A. Roy. – Oui, je m’y rends souvent. C’est la zone la plus lourdement militarisée du monde. Les forces de sécurité indiennes qui stationnent là-bas s’élèvent à 700.000 soldats. Même au plus fort de la guerre en Irak, les unités américaines n’ont jamais dépassé les 200 000 éléments. On ne compte plus, dans cette vallée, les camps militaires, les check-points, les chambres de torture et les cimetières. 68.000 personnes ont été tuées depuis 1990. Habiter là-bas équivaut à vivre sans oxygène ni dignité. C’est un enfer absolu. Une immense prison en plein air.

N. O. – A quoi faut-il s’attendre, selon vous, en matière de terrorisme international? Croyez-vous à une aggravation de la situation dans l’avenir?

A. Roy. – Une grande part de la puissance économique des pays riches repose sur le marché de l’armement: missiles, avions de guerre, torpilles, hélicoptères, bombes nucléaires. En Inde, où 800 millions de gens vivent avec moins de 20 roupies par jour (30 centimes), le gouvernement dépense des billions pour acheter des armes de ce genre. De même que le Pakistan, dont l’économie est en lambeaux. Pourtant, toutes ces armes sont-elles d’une quelconque efficacité face à la menace terroriste? Je dirais que plus ces pays amassent d’armes de guerre, et versent corrélativement dans le nationalisme le plus vantard, plus ils se rendent vulnérables au terrorisme qui peut les détruire complètement. Nous avons bien vu, lors des attaques de 2008 à Bombay, comment une poignée de teen-agers suicidaires ont pu mettre à genoux un pays entier pendant des jours. Et il ne semble même pas effleurer les dirigeants de nos pays que la seule réponse valable au terrorisme est de résoudre les injustices qui l’engendrent.

N. O. – Qu’en est-il de l’écriture romanesque? Vous y reviendrez?

A. Roy. – Oui, cela fait un petit moment que j’ai recommencé à écrire un roman. Mais j’avance lentement. Je suis souvent dérangée…
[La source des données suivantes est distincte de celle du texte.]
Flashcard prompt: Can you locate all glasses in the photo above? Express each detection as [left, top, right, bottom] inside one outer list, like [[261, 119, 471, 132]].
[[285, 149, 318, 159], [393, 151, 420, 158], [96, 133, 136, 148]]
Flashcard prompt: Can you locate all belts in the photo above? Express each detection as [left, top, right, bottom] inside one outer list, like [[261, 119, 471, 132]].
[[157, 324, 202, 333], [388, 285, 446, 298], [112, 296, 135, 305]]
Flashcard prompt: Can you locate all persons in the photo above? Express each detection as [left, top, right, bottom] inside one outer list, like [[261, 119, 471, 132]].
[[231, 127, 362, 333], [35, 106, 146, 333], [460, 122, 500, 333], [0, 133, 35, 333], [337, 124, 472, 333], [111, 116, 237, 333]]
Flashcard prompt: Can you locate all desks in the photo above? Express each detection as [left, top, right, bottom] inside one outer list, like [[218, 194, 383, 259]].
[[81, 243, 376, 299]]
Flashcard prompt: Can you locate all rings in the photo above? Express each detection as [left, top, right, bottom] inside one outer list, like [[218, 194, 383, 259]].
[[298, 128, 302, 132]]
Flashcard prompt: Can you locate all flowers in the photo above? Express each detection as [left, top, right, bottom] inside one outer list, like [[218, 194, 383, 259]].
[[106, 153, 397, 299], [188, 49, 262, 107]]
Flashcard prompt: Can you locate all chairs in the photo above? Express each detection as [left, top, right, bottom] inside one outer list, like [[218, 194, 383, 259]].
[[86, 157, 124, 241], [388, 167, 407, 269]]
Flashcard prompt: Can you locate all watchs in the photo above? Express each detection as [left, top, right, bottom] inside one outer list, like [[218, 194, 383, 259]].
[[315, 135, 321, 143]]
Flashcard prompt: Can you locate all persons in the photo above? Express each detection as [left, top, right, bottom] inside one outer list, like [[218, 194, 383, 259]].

N. O. – A quoi ressemble votre vie de tous les jours?

A. Roy. – Ma vie n’a, Dieu merci, rien d’une vie de tous les jours.

N. O. – Pouvez-vous me décrire la pièce où vous travaillez?

A. Roy. – Ce n’est pas toujours la même. Je suis une république en mouvement. Mais j’écris souvent dans mon appartement à Delhi. J’adore y travailler. Il m’arrive d’en embrasser les murs, pour les remercier de donner refuge à une fille comme moi. Pas quelqu’un de facile, comme beaucoup de gens vous le diront.

Propos recueillis par Didier Jacob

La Démocratie: notes de campagne, par Arundhati Roy,
traduit de l’anglais par Claude Demanuelli,
Gallimard, 350 p., 19,90 euros.

Source : « Le Nouvel Observateur» du 17 mars 2011.